26, December, 2017
Delhi rentals are higher than cities like Los Angeles, Singapore, Paris, Seoul, Sydney, Frankfurt, Chicago and Toronto. However, Mumbai figures among the world's most expensive locations for premium office rents, according to JLL's latest report released on Tuesday. While Delhi is ranked at number seven, Mumbai is ranked 16 on the list of the world's most expensive locations for premium office rents.
The findings reveal that the most expensive premium office rent in the world is in Hong Kong, followed by New York, London, Beijing, Silicon Valley, Beijing again (another financial district), Delhi, Shenzen and Tokyo.

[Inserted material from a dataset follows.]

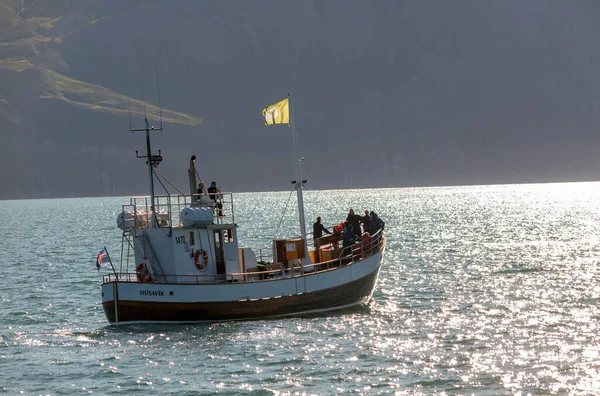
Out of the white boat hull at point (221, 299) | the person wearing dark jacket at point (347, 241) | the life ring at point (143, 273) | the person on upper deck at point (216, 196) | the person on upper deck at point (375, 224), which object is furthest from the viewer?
the person on upper deck at point (375, 224)

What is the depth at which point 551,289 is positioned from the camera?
1628 inches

"Regionally, cities across Asia-Pacific are home to the world's most expensive premium office spaces at an average of $111 per square ft per year, which is higher than America's ($85 psft per year) and EMEA (Europe, Middle East and Africa) at $78 psft per year," said the report by JLL, a leading professional services firm that specializes in real estate and investment management.

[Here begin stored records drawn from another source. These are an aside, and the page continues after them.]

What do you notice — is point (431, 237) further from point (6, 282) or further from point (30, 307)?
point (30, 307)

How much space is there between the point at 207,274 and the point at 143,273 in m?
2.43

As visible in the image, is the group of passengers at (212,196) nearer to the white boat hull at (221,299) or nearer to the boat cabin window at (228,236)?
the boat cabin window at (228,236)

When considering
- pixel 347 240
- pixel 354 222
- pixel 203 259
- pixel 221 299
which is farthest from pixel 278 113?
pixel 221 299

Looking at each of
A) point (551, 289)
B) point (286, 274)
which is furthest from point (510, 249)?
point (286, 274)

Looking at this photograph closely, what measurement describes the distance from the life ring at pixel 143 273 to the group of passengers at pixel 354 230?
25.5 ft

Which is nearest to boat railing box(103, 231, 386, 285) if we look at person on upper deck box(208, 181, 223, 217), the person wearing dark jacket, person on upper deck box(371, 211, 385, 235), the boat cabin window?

Hong Kong's Central continues to be the world's most expensive office sub-market. "Most striking is the differential that has emerged between Hong Kong and the next most expensive cities, with costs for premium office space now in excess of 50% than either London or New York," it said.
"At $300 psft per year, total rents here set corporate occupiers back by 70% more than for comparable buildings in New York's Midtown or London's West End. While six sub-markets from Asia figure in the top-10, economic diversity also means it offers some of the world's most competitively priced premium space, with Kuala Lumpur, Manila and Bangkok comprising the top three most affordable premium office locations."

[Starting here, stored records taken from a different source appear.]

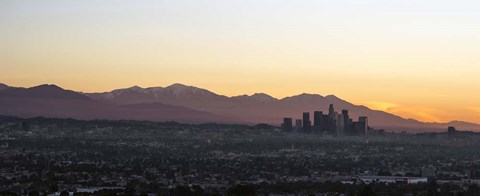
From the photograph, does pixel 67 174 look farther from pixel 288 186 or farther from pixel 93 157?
pixel 93 157

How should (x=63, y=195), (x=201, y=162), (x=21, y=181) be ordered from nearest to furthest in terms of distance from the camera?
(x=63, y=195), (x=21, y=181), (x=201, y=162)

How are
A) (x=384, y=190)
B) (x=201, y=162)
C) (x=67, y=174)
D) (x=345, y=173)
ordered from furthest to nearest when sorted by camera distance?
(x=201, y=162) → (x=345, y=173) → (x=67, y=174) → (x=384, y=190)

Premium office rent refers to the 'top achievable' in units with area of over 10,000 sq ft in the premium building of the premier office district of each city. The third edition of JLL's Premium Office Rent Tracker (PORT) compares occupancy costs for premium office buildings across a broad range of major cities.
PORT includes the key elements of occupancy costs—net effective rent, service charges and government tax on rent. Occupancy costs for premium buildings have continued to rise in major office markets over a year, despite many being in a latecycle phase. Costs grew by an average of 4% during 2017.